El análisis a nivel de las políticas macroeconómicas dominantes empleadas por las principales potencias capitalistas podría ser confuso y engañoso, al tiempo que oculta los procesos esenciales que discurren en la profundidad estructural del sistema. No serían entonces la caracterización de estas políticas, elemento suficiente para determinar con precisión hacia dónde se mueve el sistema.

Mucho mayor peso tienen los procesos más profundos anteriormente tratados. Es a partir del análisis de esos procesos que consideramos que el capitalismo ha iniciado un proceso de transición intrasistema hacia un Modelo Global de Acumulación Capitalista típicamente Productivo Comercial que pudiera revestirse con instrumentos macroeconómicos de corte neokeynesiano.

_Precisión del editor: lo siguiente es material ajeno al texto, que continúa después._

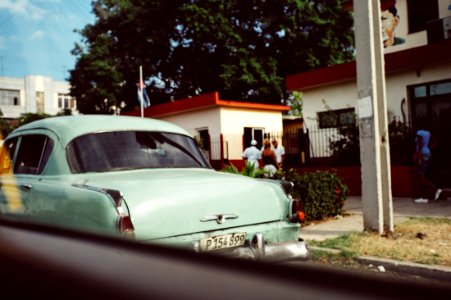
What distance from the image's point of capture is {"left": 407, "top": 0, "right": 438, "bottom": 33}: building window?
1482cm

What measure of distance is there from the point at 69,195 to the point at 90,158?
57 cm

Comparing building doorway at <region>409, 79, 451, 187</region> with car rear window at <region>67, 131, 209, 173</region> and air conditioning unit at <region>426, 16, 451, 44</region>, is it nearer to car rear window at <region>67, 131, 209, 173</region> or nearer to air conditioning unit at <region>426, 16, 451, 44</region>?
air conditioning unit at <region>426, 16, 451, 44</region>

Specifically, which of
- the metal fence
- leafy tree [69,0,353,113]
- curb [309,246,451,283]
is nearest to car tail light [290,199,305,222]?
curb [309,246,451,283]

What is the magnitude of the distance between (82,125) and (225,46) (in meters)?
24.0

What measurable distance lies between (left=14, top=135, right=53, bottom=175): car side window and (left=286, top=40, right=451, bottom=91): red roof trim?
10827mm

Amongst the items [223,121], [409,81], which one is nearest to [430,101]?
[409,81]

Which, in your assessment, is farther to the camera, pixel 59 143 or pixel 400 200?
pixel 400 200

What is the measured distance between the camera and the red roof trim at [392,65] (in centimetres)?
1147

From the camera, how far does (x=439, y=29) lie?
14.0 metres

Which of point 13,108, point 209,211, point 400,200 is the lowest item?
point 400,200

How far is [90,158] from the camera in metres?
3.30

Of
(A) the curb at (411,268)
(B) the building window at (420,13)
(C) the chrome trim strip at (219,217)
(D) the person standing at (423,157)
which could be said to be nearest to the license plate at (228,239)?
(C) the chrome trim strip at (219,217)

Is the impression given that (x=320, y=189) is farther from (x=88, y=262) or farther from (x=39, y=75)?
(x=88, y=262)

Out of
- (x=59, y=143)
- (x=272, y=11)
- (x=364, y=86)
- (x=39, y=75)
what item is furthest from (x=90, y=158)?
(x=272, y=11)
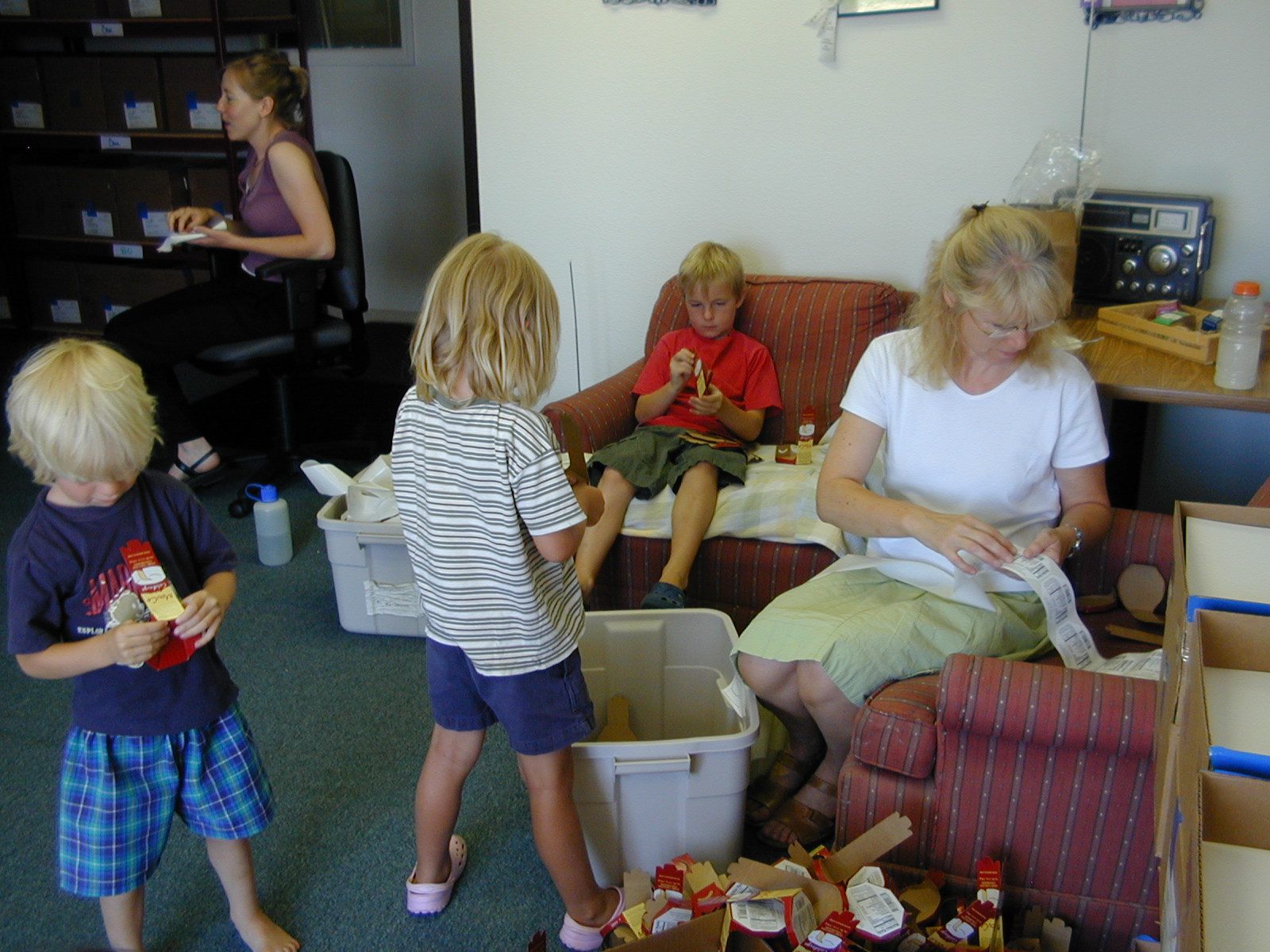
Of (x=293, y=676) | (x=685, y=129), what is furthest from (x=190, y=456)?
(x=685, y=129)

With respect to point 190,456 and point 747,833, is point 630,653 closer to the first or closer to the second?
point 747,833

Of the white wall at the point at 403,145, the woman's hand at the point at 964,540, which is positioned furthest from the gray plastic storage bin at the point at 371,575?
the white wall at the point at 403,145

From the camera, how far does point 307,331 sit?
3.34 meters

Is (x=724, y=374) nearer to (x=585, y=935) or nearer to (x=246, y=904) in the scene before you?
(x=585, y=935)

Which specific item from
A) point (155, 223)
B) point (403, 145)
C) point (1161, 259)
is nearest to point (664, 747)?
point (1161, 259)

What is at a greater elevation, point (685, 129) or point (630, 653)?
point (685, 129)

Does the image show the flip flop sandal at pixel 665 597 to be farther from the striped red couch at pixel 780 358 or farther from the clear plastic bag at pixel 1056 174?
the clear plastic bag at pixel 1056 174

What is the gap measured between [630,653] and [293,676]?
0.91 m

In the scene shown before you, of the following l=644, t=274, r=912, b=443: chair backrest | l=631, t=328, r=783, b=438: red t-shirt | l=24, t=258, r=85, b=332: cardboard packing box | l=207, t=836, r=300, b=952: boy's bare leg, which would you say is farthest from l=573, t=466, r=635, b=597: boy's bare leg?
l=24, t=258, r=85, b=332: cardboard packing box

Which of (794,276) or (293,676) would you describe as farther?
(794,276)

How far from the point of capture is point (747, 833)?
1980 millimetres

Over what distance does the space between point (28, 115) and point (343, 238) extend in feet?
7.18

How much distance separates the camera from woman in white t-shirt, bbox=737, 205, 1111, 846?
1.77 metres

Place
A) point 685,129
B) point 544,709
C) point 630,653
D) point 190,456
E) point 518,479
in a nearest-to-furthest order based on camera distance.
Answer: point 518,479 → point 544,709 → point 630,653 → point 685,129 → point 190,456
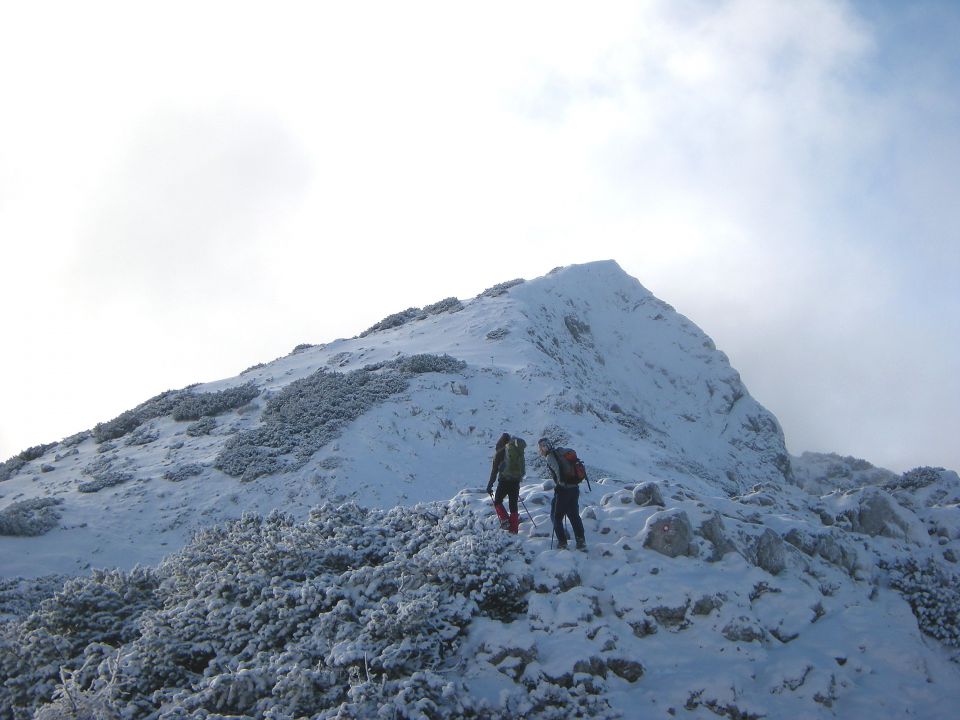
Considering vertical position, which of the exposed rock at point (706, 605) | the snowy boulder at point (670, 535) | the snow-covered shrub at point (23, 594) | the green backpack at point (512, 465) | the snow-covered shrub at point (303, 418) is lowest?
the exposed rock at point (706, 605)

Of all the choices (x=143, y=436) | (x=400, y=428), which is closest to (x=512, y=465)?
(x=400, y=428)

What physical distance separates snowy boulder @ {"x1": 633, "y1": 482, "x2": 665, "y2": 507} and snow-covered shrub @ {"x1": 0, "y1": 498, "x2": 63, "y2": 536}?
16.8m

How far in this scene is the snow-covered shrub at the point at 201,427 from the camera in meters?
28.0

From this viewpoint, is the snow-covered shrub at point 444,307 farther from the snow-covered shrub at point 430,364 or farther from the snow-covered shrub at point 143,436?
the snow-covered shrub at point 143,436

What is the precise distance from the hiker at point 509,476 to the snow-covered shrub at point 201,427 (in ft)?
63.0

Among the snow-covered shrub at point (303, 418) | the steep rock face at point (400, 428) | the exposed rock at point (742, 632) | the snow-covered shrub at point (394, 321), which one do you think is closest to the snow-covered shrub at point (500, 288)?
the steep rock face at point (400, 428)

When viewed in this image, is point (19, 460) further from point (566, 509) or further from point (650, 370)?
point (650, 370)

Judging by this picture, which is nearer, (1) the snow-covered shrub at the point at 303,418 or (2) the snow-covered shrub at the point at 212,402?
(1) the snow-covered shrub at the point at 303,418

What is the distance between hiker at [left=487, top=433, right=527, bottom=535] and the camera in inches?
476

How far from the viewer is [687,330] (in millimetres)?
47656

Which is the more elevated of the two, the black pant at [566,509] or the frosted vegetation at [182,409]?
the frosted vegetation at [182,409]

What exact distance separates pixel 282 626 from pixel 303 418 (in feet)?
59.0

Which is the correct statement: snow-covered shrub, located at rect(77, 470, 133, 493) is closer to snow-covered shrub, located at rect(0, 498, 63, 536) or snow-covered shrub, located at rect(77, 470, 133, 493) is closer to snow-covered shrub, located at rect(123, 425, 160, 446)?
snow-covered shrub, located at rect(0, 498, 63, 536)

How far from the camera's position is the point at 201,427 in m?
28.3
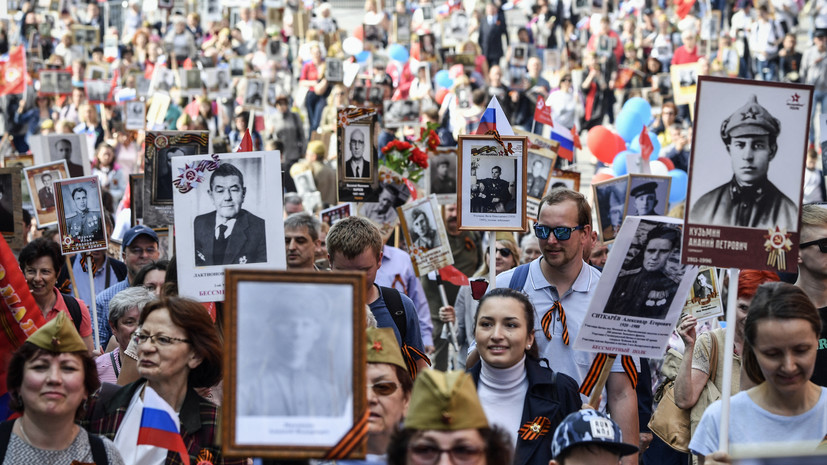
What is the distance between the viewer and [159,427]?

Esto no quiere decir que el actual Modelo Global vaya a desaparecer sin lucha ni convulsiones, o que incluso le sea ya imposible tener aún momentos de repunte, pero observando la tendencia histórica, el tránsito a un nuevo Modelo Global parece ser el movimiento definitivo. Es importante considerar que la pasada transición de este tipo necesitó más de quince años y una guerra mundial de por medio para realizarse, y que también participan con gran importancia en el desenlace final las variables de tipo políticas – subjetivas, los llamados intereses creados, elementos que pueden entorpecer, acelerar o configurar el rumbo de los procesos y tendencias más objetivos del sistema.